Thanatos tried to curl into a tighter ball instead. Getting up was definitely not going to happen.

Not to be deterred, Lach hopped up, came around the bed, put an arm around Thanatos’s shoulders, and pulled him upright. The motion made the throbbing in his head worse, and like there was a direct line between his head and his belly, his stomach churned.

Weakly, he tried to push Lach off. For possibly the first time in their relationship, the human was stronger than him. Against all odds, against the nausea turning his stomach and the uneasiness in his heart, Lach’s strength was comforting. The fact that someone was still competent and he wasn’t alone with his misery was the most comforting thing he’d felt in a long, long time.

Practically bearing the entirety of his weight, Lach pushed him up the stairs and into the morning air. It made him dizzy, the rush of cool breeze against his face and sudden feeling of openness, but at the same time, it was good. That didn’t stop him from stumbling over his own feet and almost falling on his face, but nimble and quick as ever, Lach circled and held him up.

Lach helped him over to a bench on the deck and settled him onto it, then pointed off into the distance. “Can you do me a huge favor and just... look over there? Keep an eye out, you know? Focus on the horizon?”

Thanatos tried to nod, but it made his body rebel, so he rasped out a barely there “yeah,” and did as asked. He wasn’t sure why Lach was giving him an assignment when he was feeling, and probably looking, as miserable as he’d ever been in his life, but it was good to have something to focus on. In fact, the longer he looked at the horizon, the more his whole body seemed to settle. The nausea receded, and the headache dulled to a slow throb.

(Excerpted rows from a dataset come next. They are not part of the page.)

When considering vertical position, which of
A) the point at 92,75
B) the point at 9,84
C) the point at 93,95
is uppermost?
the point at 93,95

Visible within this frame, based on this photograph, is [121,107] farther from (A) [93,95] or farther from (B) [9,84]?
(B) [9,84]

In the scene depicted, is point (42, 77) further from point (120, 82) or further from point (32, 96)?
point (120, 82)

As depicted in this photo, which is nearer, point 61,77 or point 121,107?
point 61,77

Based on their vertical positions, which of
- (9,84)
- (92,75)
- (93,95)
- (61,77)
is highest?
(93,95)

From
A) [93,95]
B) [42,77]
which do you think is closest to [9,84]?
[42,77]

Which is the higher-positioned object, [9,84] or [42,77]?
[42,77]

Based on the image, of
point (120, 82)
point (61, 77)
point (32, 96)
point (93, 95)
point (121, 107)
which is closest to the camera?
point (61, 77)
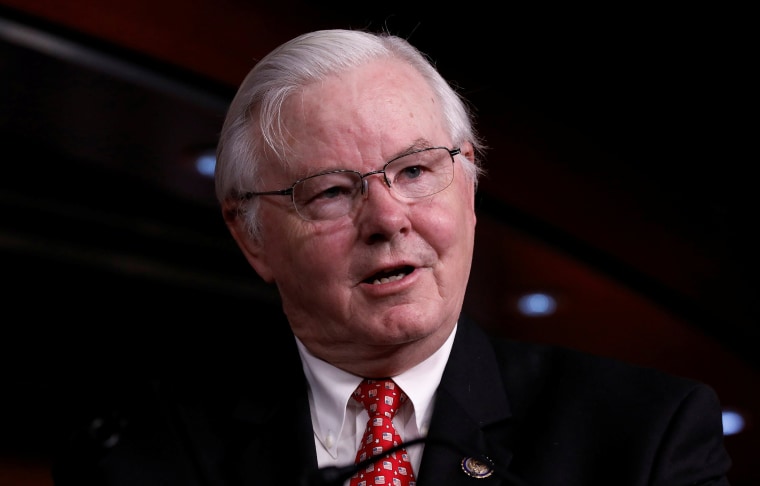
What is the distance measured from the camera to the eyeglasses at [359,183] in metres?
1.88

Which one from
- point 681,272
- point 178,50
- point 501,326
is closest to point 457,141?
point 178,50

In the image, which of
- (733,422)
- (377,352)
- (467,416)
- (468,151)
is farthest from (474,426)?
(733,422)

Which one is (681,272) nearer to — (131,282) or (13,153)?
(131,282)

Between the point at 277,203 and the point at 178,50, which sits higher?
the point at 178,50

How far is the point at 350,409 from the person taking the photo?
1.96m

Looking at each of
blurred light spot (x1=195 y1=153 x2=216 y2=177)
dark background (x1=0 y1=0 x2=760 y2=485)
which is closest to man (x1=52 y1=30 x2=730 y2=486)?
dark background (x1=0 y1=0 x2=760 y2=485)

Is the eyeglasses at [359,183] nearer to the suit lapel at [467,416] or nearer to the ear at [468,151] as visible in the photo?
the ear at [468,151]

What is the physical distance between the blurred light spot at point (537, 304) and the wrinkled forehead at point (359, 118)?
1.44 metres

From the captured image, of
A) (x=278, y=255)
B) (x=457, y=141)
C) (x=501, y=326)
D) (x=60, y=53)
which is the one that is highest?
(x=60, y=53)

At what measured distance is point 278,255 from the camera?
200 cm

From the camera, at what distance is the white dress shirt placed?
1.92 meters

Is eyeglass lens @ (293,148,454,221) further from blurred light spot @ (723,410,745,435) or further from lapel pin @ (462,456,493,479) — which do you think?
blurred light spot @ (723,410,745,435)

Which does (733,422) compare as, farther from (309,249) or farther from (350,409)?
(309,249)

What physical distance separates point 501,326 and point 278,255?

He realized he was looking off the side of the boat, not where they were going or where they had come from. What was the purpose of staring at nothing?

Lach poked his head up from below deck and stared at Thanatos for a moment before disappearing again. When he returned, he was carrying the tray from before, and the previously inoffensive food suddenly smelled incredible. Pancakes? And some kind of fruit?

Lach set the tray next to him and gestured toward it dramatically. “Ta-da! Breakfast!”

Thanatos almost said something snarky. Something about the lopsided pancakes or the oddity of Lach being able to cook at all, but there was something on the man’s face that stopped him. A thread of uncharacteristic uncertainty lurked in his eyes, and the way he nibbled on his lower lip as he glanced between Thanatos and the food.

So instead, Thanatos smiled at him. “Thank you. It smells wonderful.” He picked the tray up, set it in his lap, and hesitantly picked up the fork. The first chunk of melon was better than ambrosia, and he hummed his approval around it.